## Task input
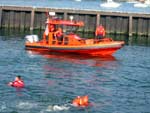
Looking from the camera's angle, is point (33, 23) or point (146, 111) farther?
point (33, 23)

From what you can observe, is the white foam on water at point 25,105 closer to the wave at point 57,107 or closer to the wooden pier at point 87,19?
the wave at point 57,107

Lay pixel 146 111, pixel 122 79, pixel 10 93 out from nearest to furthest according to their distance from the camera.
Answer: pixel 146 111 → pixel 10 93 → pixel 122 79

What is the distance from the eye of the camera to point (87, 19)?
6950cm

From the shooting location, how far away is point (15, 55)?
4944cm

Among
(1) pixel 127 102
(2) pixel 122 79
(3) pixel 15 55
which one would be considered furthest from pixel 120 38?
(1) pixel 127 102

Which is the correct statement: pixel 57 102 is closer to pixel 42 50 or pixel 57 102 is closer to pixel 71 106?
pixel 71 106

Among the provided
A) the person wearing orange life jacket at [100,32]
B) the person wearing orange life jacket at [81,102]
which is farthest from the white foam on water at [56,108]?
the person wearing orange life jacket at [100,32]

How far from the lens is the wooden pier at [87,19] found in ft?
225

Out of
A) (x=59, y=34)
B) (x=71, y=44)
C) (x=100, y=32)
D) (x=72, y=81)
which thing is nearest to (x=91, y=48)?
(x=100, y=32)

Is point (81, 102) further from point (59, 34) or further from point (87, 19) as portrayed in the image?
point (87, 19)

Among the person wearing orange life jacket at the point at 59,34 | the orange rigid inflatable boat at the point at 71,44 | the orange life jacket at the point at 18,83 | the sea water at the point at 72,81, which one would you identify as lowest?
the sea water at the point at 72,81

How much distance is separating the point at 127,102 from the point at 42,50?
20.8 metres

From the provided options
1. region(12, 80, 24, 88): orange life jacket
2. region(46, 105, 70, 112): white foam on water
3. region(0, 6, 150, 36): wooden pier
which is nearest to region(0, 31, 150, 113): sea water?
region(46, 105, 70, 112): white foam on water

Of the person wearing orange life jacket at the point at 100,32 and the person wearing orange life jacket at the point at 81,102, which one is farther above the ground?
the person wearing orange life jacket at the point at 100,32
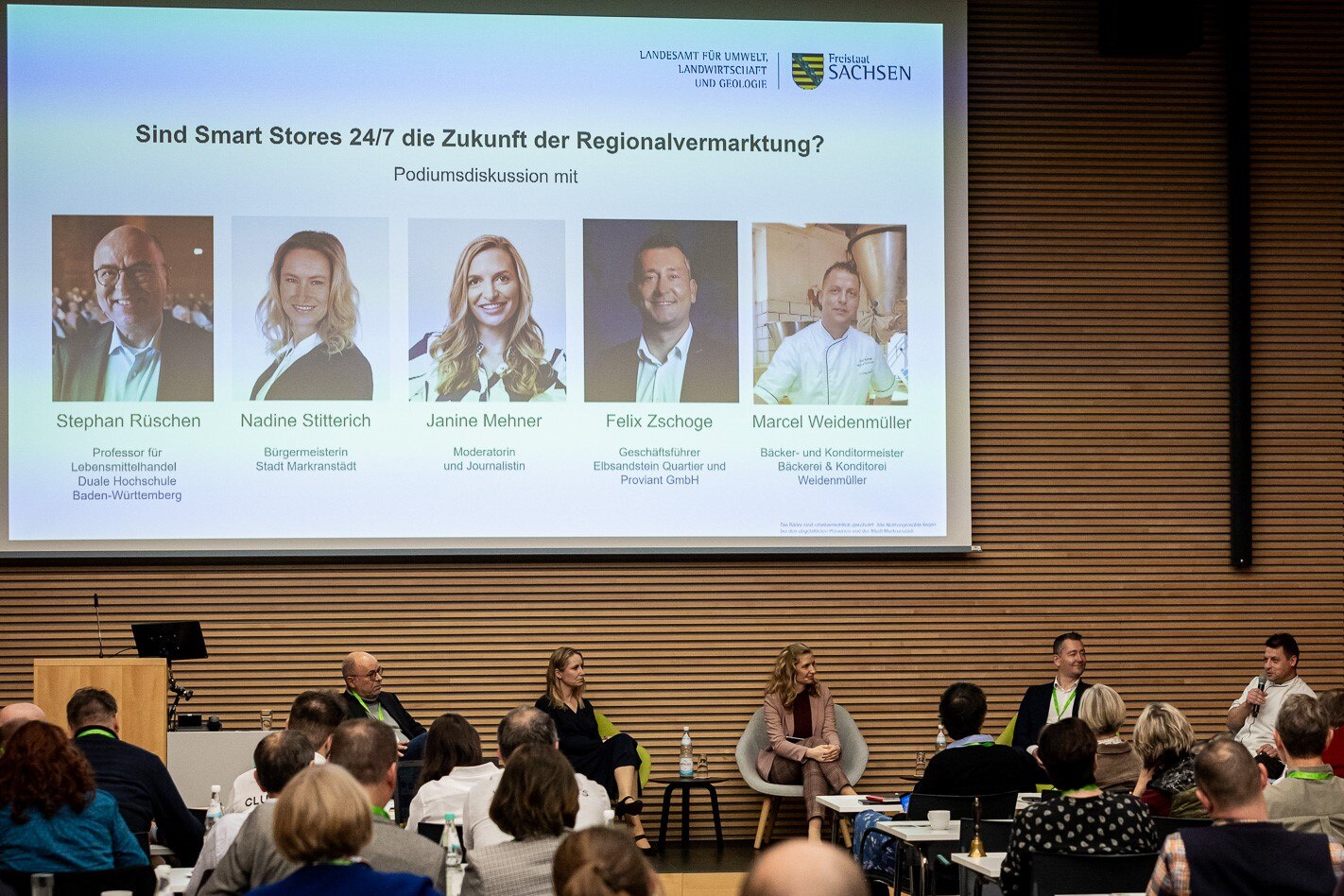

## Your goal
Copy out, word for word, the part of the data that runs from the line containing "Among the person" through the line containing "20.8 metres", both of those lines included.

## Written solution
Among the person wearing orange life jacket at the point at 59,34 | the orange rigid inflatable boat at the point at 71,44 | the orange life jacket at the point at 18,83 | the sea water at the point at 72,81, which one would you identify as lowest?
the sea water at the point at 72,81

How much distance is separating the point at 127,102 from the point at 42,50?
20.8 metres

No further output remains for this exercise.